Providing open access

Republican, Democrat lead push to increase transparency in government

If you ask the federal government for information, be prepared to wait. The federal law that governs the release of documents, the Freedom of Information Act, requires a timely response, but that doesn’t mean you’ll get one.

Information has often been slow to come out of the federal government, despite the requirements. For example, the Homeland Security Department had a backlog of nearly 19,000 FOIA requests in 2009. The Justice Department’s backlog was nearly 5,000 requests.

Sens. Patrick Leahy and John Cornyn recently introduced legislation designed to address the way the government handles public requests for information. The Faster FOIA Act would create a bipartisan commission to study backlogs and report back to Congress with recommendations to shorten the time the public waits for information, and otherwise improve the law.

The delay in releasing information, often just a stalling tactic, is unconscionable. The public has a right to know — quickly — what is going on in its government.

That is one thought that should unify people of every political persuasion. Take, for example, Leahy and Cornyn, a very unlikely pair. Leahy is a Democrat from Vermont, Cornyn a Republican from Texas. But in announcing the bill, Leahy made an important point: “I have said many times that open government is neither a Democratic issue, nor a Republican issue — it is truly an American value and virtue that we all must uphold.”
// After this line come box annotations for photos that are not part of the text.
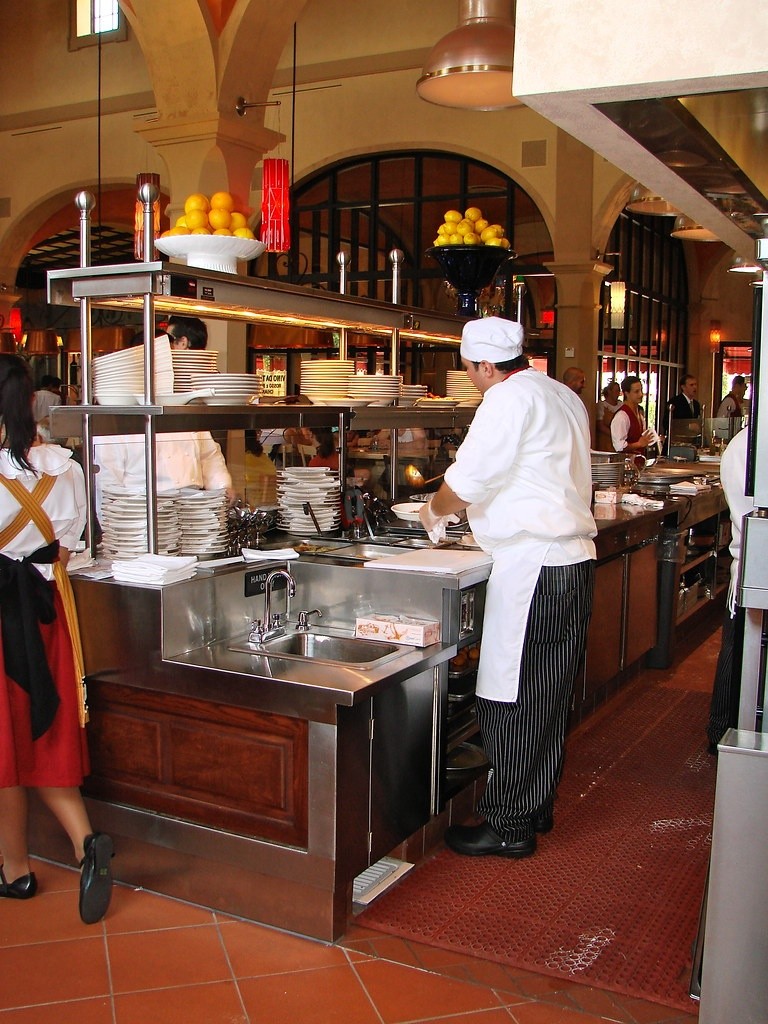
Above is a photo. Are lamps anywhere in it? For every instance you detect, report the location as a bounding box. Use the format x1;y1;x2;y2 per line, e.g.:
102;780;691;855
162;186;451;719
234;95;289;252
416;1;526;111
596;249;626;329
133;141;161;261
699;294;721;354
625;182;764;287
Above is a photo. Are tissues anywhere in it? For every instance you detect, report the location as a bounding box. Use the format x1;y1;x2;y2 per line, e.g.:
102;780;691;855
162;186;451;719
595;486;629;504
355;612;441;649
593;503;625;520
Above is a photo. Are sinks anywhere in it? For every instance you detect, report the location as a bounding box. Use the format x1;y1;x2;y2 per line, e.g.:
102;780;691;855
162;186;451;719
262;633;416;671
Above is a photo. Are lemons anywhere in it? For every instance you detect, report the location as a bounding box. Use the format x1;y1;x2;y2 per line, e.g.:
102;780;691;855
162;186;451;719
158;191;256;240
432;207;512;248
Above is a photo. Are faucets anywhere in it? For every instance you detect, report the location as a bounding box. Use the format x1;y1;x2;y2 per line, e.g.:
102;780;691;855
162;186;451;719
263;568;296;632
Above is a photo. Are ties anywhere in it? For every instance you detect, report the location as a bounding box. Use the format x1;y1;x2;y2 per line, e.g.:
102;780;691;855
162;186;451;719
689;401;693;415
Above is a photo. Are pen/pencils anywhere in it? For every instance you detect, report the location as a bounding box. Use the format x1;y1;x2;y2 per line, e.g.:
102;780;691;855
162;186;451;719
306;502;322;535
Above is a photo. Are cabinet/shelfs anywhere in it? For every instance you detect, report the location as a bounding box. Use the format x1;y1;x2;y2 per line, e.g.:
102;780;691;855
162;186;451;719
44;183;541;560
670;486;732;627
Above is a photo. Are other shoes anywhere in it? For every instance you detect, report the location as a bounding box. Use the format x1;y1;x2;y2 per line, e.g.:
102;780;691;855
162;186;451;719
709;742;718;757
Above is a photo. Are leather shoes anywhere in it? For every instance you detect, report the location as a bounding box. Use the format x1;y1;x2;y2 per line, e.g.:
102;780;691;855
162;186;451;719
535;820;553;832
0;864;37;898
78;832;114;924
445;821;536;858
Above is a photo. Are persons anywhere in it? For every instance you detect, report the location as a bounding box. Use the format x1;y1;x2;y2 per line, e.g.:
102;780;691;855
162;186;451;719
596;382;623;452
706;425;746;754
610;377;655;470
661;375;702;457
717;376;747;445
419;318;597;858
0;358;116;923
562;366;586;394
0;315;430;532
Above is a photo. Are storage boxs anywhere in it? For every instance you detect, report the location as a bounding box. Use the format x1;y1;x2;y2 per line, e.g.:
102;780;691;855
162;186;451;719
355;613;441;648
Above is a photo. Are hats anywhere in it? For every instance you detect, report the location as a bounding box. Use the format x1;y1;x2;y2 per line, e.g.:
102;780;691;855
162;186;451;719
460;316;523;363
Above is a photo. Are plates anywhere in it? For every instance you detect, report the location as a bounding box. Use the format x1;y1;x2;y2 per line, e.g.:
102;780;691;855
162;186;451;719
592;460;627;491
91;334;489;563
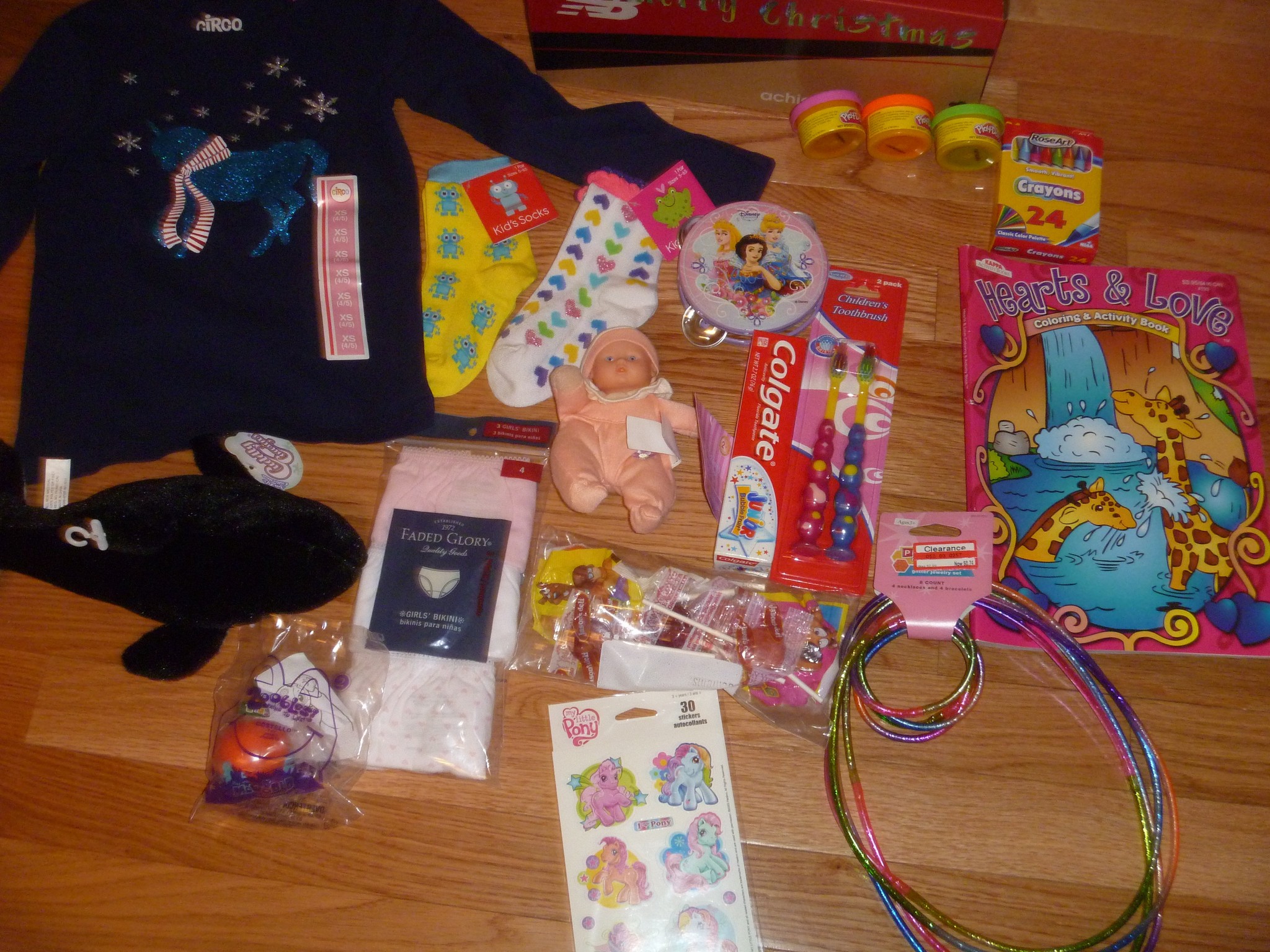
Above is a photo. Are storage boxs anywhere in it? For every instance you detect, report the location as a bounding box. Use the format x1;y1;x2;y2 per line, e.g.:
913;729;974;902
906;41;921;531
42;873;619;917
525;0;1016;74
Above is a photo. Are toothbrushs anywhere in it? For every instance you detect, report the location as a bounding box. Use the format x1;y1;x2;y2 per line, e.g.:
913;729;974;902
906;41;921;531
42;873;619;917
825;340;881;565
791;339;850;561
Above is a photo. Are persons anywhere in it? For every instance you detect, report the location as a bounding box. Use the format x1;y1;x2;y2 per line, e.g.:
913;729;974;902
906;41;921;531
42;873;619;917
548;325;700;534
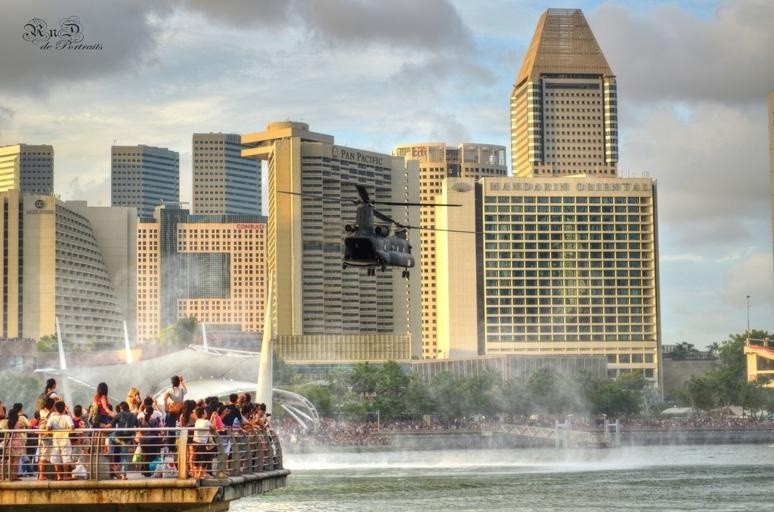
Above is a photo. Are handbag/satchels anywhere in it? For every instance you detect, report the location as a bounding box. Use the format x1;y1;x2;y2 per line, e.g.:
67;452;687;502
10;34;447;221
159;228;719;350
88;403;99;425
39;418;50;440
169;401;184;416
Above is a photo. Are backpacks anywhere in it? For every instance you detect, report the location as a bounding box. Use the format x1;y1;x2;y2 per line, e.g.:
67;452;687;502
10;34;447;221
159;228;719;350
36;391;56;412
Indeed, and the New England liberal and the Texas conservative have worked for several years to make open government a bipartisan issue, having successfully sponsored other legislation intended to make government more open to the public.

Over the years, FOIA has had a huge effect. Information released through the law has led to the recall of dangerous products, including the Ford Pinto and a widely used food dye. There have been countless other stories in which fraud, corruption and waste have been exposed, as have controversial government policies. (The Bush administration’s infamous torture memos came out through FOIA requests.)

Before the law went into effect in 1967, the public didn’t have a clear right to know. In the years since, Congress has continued to push federal agencies, which are mandated to have offices that respond to public requests for information. Unfortunately, the bureaucracy hasn’t always worked with the public to make information quickly or easily available, and that’s why the work of Leahy and Cornyn is so important.

After all of the rancor in the past year, it is good to see two senators from opposing political viewpoints come together on such a vital issue.